5. Applications and Use Cases
XRL-Bench facilitates rigorous empirical study of XRL methods across standard testbeds and real-world deployments. The framework’s support for both tabular and perceptual (image) state spaces broadens its applicability, enabling evaluation of explainers in simulated tasks as well as data-rich online domains. Deployment of TabularSHAP in online gaming services exemplifies how XRL-Bench can inform and verify agent behavior where transparency and rational action selection are essential (Xiong et al., 2024).

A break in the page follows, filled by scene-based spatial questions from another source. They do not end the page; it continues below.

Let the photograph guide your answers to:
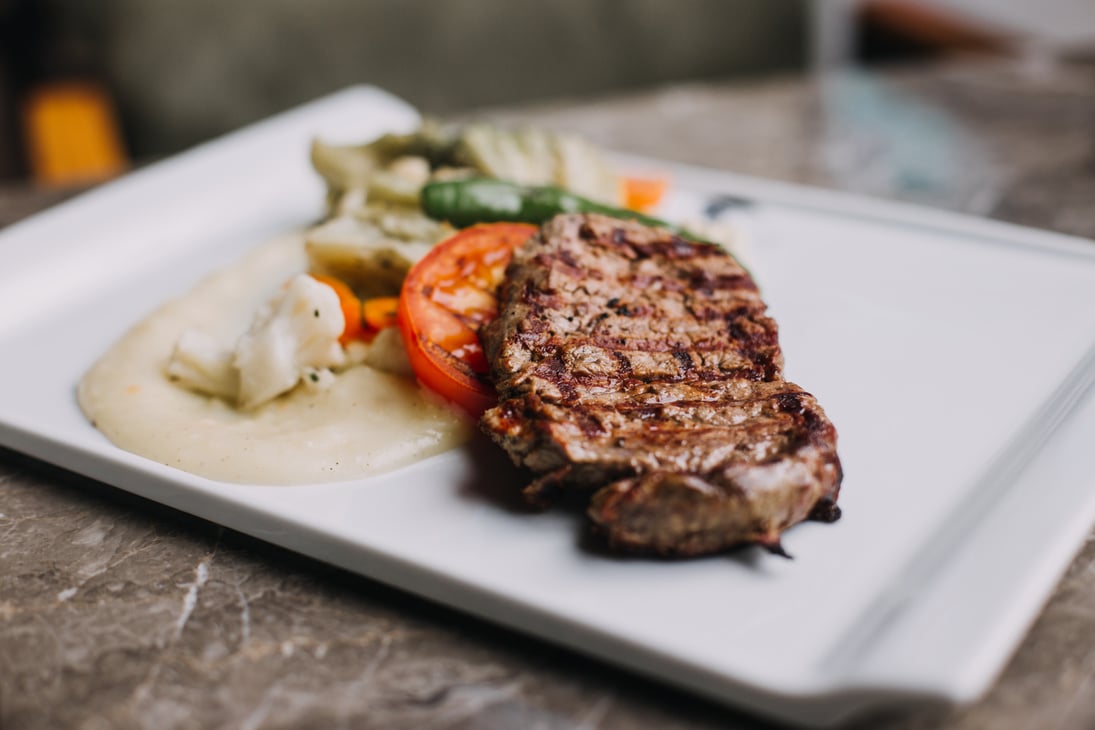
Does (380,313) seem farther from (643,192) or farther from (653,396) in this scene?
(643,192)

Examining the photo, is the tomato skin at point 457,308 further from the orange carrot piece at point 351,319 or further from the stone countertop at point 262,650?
the stone countertop at point 262,650

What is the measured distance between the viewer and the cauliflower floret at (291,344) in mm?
2832

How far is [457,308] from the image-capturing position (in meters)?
2.88

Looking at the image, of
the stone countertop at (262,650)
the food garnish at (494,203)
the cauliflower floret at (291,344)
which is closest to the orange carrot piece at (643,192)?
the food garnish at (494,203)

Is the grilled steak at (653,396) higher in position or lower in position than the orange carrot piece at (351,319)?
higher

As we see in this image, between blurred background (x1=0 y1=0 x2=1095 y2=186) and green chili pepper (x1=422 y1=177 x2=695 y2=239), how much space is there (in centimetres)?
383

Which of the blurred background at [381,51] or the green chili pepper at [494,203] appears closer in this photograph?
the green chili pepper at [494,203]

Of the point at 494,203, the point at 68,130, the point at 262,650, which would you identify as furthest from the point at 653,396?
the point at 68,130

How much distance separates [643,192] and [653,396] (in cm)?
191

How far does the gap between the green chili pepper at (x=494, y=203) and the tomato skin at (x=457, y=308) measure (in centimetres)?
19

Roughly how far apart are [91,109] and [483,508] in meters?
6.68

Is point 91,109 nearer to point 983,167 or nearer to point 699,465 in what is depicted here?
point 983,167

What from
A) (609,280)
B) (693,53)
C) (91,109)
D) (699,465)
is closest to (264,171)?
(609,280)

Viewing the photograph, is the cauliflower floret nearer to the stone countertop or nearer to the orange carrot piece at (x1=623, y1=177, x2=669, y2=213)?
the stone countertop
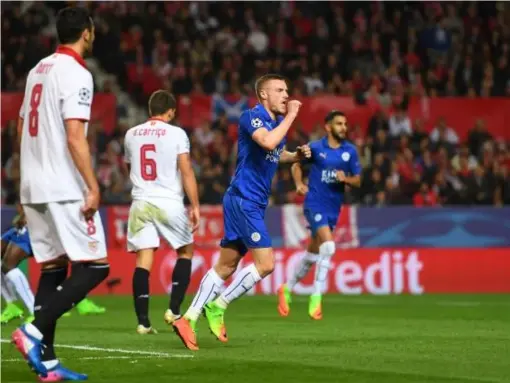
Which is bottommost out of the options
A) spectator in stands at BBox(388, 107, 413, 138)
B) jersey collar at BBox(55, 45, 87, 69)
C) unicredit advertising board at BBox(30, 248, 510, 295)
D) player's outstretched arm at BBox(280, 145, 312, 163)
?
unicredit advertising board at BBox(30, 248, 510, 295)

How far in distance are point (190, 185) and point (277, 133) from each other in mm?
2193

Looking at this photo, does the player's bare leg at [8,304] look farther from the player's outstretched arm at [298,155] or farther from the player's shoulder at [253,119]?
the player's shoulder at [253,119]

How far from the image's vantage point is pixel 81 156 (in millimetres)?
8570

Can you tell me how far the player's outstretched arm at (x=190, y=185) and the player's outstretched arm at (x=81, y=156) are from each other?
4032mm

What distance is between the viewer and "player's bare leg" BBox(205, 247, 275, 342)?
37.6ft

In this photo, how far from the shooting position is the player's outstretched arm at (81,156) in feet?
28.1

6. Open-Source Availability and Research Facilitation
XRL-Bench is distributed as an open-source platform, lowering the barrier to entry for implementing and testing novel XRL techniques on a standardized set of benchmarks. The open-access nature encourages consistent experimental protocols and reproducibility, fostering community-driven research progress and comparative studies within the XRL domain (Xiong et al., 2024).
7. Impact and Future Directions in XRL Evaluation
The introduction of XRL-Bench establishes foundational infrastructure for the systematic evaluation of state-explaining XRL methods, addressing previously unmet needs in benchmark design and metric standardization. Its modularity and broad input support suggest extensibility to future XRL scenarios and explanation paradigms. Continued adoption of the XRL-Bench framework is poised to accelerate methodological advancements and the integration of explainability into safety-critical RL deployments (Xiong et al., 2024).